80% of the fish are in 20% of the water. You will have to eliminate a ton of water before you can really begin to develop a successful pattern. Tides, temps, sun, food, all need to be factored in. A flat with docks that was hot 2 months ago (for whatever reason) may not be appealing to the fish now. As for the kids (I have 3) you may want to do all the hard work yourself and once you put together some patterns, get the kids involved. Just make sure you explain there's a reason it's called "fishing'.
Also you may want to charter a local guide and explain to him / her what you are trying to accomplish.

Hope this helps,


----------



## RattherBfishin (Jul 24, 2013)

Ok thank you for the helpful information. Is there any tip, tricks, or any clues you can give me while trying to find the reds and trout? Also, where should I look for fish during low tide. I know on high tide grass flats are good. Is there any other helpful information that I could have that could help me chase the redfish? thanks in advance.


----------



## lsucole (May 7, 2009)

MY best advise is to get with one of the local guides that specialize in fishing the sound and book a trip or two with them.
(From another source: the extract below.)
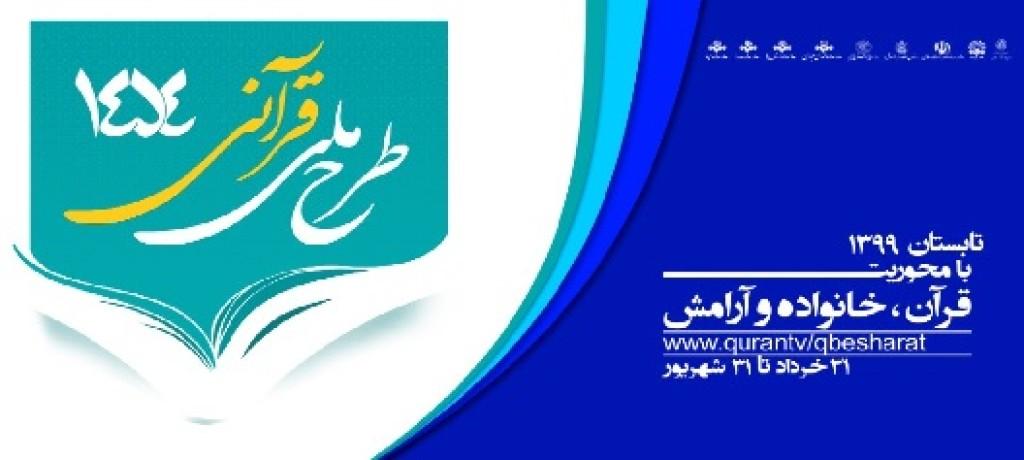 امروز؛ آغاز طرح ملی قرآنی بشارت۱۴۵4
You will learn a lot. Capt Wes Rozier is a great one 850-982-7858


----------



## Catchin Hell (Oct 9, 2007)

:thumbupM sent


----------



## snake 166 (Oct 2, 2007)

Get a guide out of Destin or Niceville that fishes your end of the Bay. It will pay off many times over---for the rest of your fishing lifetime.


----------



## redfishing (Mar 31, 2012)

snake 166 said:


> Get a guide out of Destin or Niceville that fishes your end of the Bay. It will pay off many times over---for the rest of your fishing lifetime.


imo that might be the easiest way to learn and pick up some future spots... but if you can get to the destin bridge the redfish have been pretty good going through there.


----------



## RattherBfishin (Jul 24, 2013)

Thank you to everyone for all advice and help


----------



## mongo (Apr 30, 2008)

Also, what size line and leaders (if any) are you using? Sometimes in low, clear water fish can be very line shy. Most of my reels are spooled with 20lbs test but after several inshore skunking sessions, I switched to 12lbs test and it has made a HUGE difference. I can cast further and get more bites. I also started using fluorocarbon leader material and have noticed more hook ups. Hope this helps, Good Luck!


----------



## eym_sirius (Oct 17, 2007)

Lighted docks at night - You should see some fish in the lights. No weight, only leader should be florocarbon. Small pinfish or live shrimp.


----------



## RattherBfishin (Jul 24, 2013)

THANK YOU ALL i finally caught a redfish Hooray I guess that makes me a fisherman


----------



## mdlero (Aug 6, 2013)

Grats....lol


----------